**WORK TO BE COMPLETED:** Reproduce verbatim the items from the start of the records up to and including the line with "汉鼎繁中黑转换器字体转换", leaving out the pictures.

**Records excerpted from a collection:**
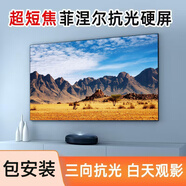 KRKG適用于長虹X7U X6U D7U D6U D5U V8S V5S PRO V3S D200 DC86 D7F激光電視菲涅爾超短焦抗光硬屏 超短焦菲涅爾抗光硬屏（激光電視專用） 100英寸（包安裝）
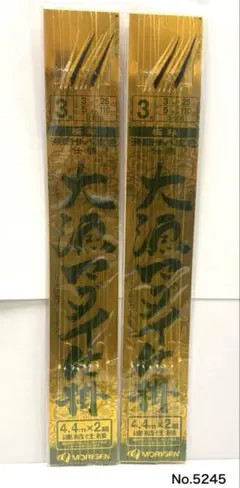 Item thumbnail for item 82055af3-467a-462b-aa9f-46a48b12e3f5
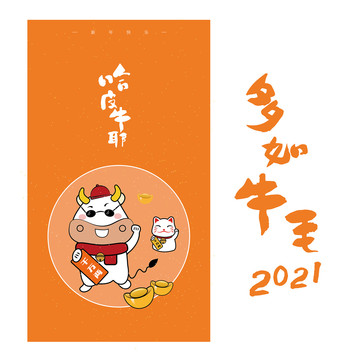 2021牛年插画牛年海报设计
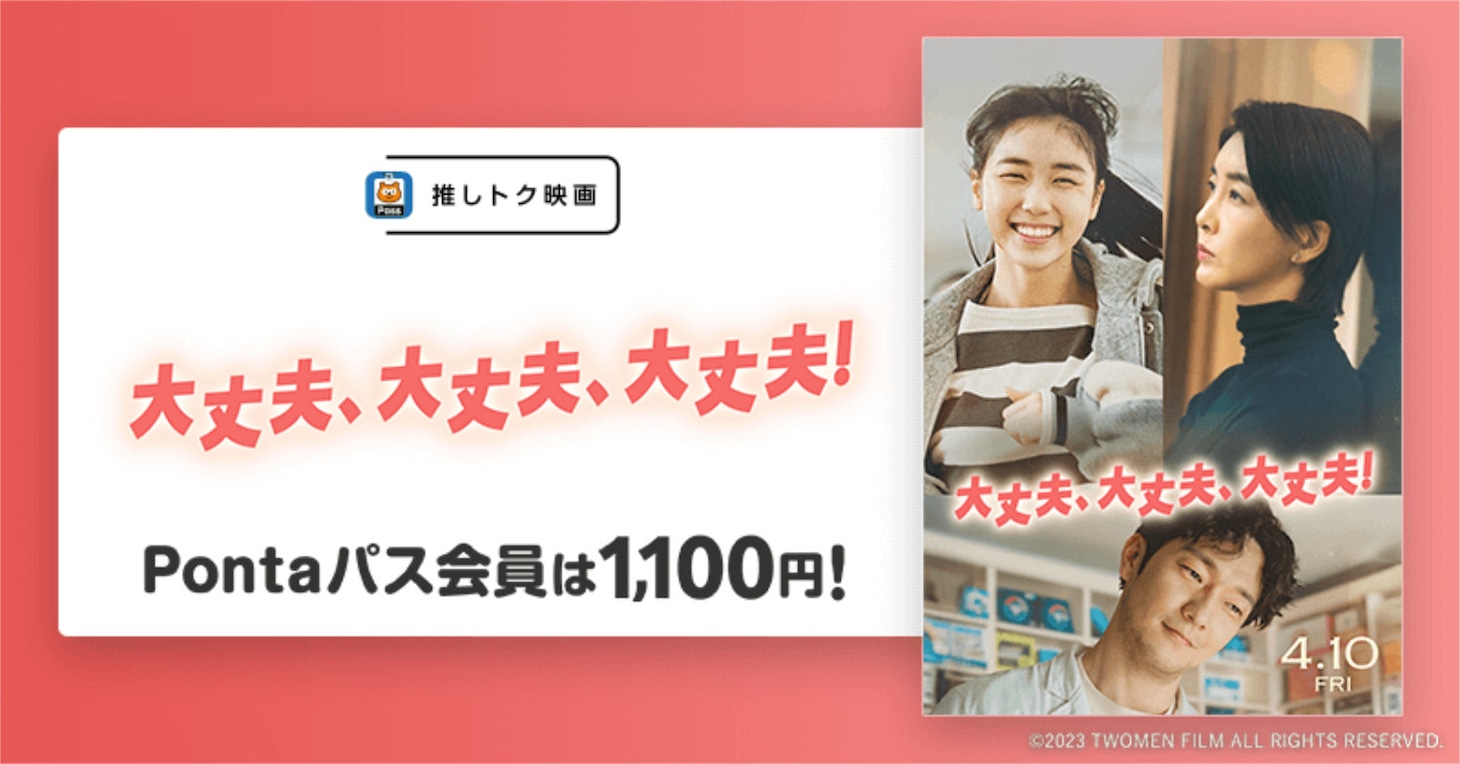 「大丈夫、大丈夫、大丈夫！」Pontaパス会員特典の「推しトク映画」告知ビジュアル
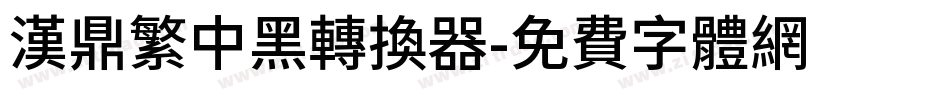 汉鼎繁中黑转换器字体转换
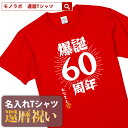 【素材】 半袖無地Tシャツ5.6oz(Mens) アッシュ：綿98%、ポリエステル2% オートミール：綿99%、ポリエステル1% ミックスグレー：綿90%、ポリエステル10% その他：綿100% セミコーマ糸 【サイズ】 S／M／L／XL/XXL 【納期】 5営業日以内に発送 【包装】 OPP個装+ギフト包装 【配送方法】 ゆうパケット 注意：モニターの発色具合により、実物と色が異なる場合がございます。 ＜還暦検索キーワードランキング＞ 1位：還暦祝い 2位：プレゼント 3位：男性 4位：女性 5位：おもしろ 5位：母 6位：tシャツ 6位：ちゃんちゃんこ 7位：名入れ 8位：花 9位：日本酒 10位：プリザーブドフラワー 11位：父 12位：時計還暦祝いのプレゼントにおもしろ 名入れ Tシャツ「 爆誕60周年」 還暦祝い にあげたい プレゼント ランキング BEST5！ 60歳 の節目にお祝いする 還暦祝い ですが、最近ではさまざまな プレゼント を用意してお祝いする人も多いようです。もらってうれしい プレゼント ランキングをご紹介いたします。 1位・・・メッセージ入り 名入れ ギフト 2位・・・旅行券やグルメ、体験型ギフト 3位・・・お花 4位・・・タンブラーや湯呑、マグカップ 5位・・・お酒 ※弊社独自調査によります 還暦祝い に Tシャツ が人気の理由 還暦祝い の プレゼント と言えば赤いちゃんちゃんこですが、近年は赤いちゃんちゃんこの代わりに Tシャツ をプレゼントすることが増えています。 数あるメッセージのなかから選べる 60歳といってもまだまだ現役の方が多いので、相手の方にあわせておもしろい文章やメッセージ性のある Tシャツ を選ぶことができるのもススメポイントです。 名入れ することで世界にひとつだけのTシャツに 名入れできることも人気の理由のひとつです。お名前を入れることで他にはない特別な Tシャツ として差し上げることができます。 幅広い5サイズ展開で普段使いも！ Tシャツ サイズは男性にも女性にも贈ることができるS・M・L・XL・XXLの5サイズ展開。 さまざまな体格の方にも幅広く プレゼント できます。 名入れは、8文字程度まで自由に入れることができます。名入れをしない場合には空欄でお申込みください。名前の下のマークはアニバーサリーマークか、お名前ハンコ（お名前のふりがなの頭文字ひともじ）をお選びいただけます。 ご一緒にオススメの還暦祝いプレゼント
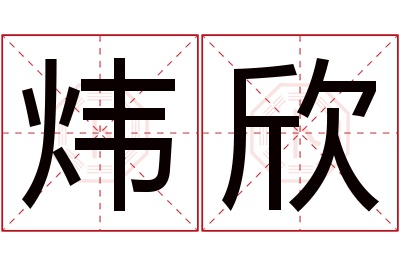 炜欣名字寓意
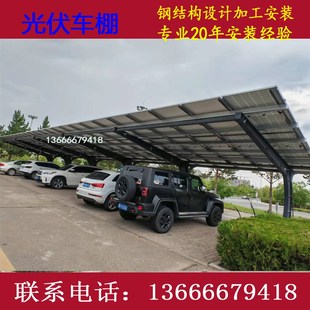 光伏车棚钢结构支架防水支架BIPV水槽光伏板安装设计生产全国施工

**EXERCISE RESPONSE:**
 KRKG適用于長虹X7U X6U D7U D6U D5U V8S V5S PRO V3S D200 DC86 D7F激光電視菲涅爾超短焦抗光硬屏 超短焦菲涅爾抗光硬屏（激光電視專用） 100英寸（包安裝）
 Item thumbnail for item 82055af3-467a-462b-aa9f-46a48b12e3f5
 2021牛年插画牛年海报设计
 「大丈夫、大丈夫、大丈夫！」Pontaパス会員特典の「推しトク映画」告知ビジュアル
 汉鼎繁中黑转换器字体转换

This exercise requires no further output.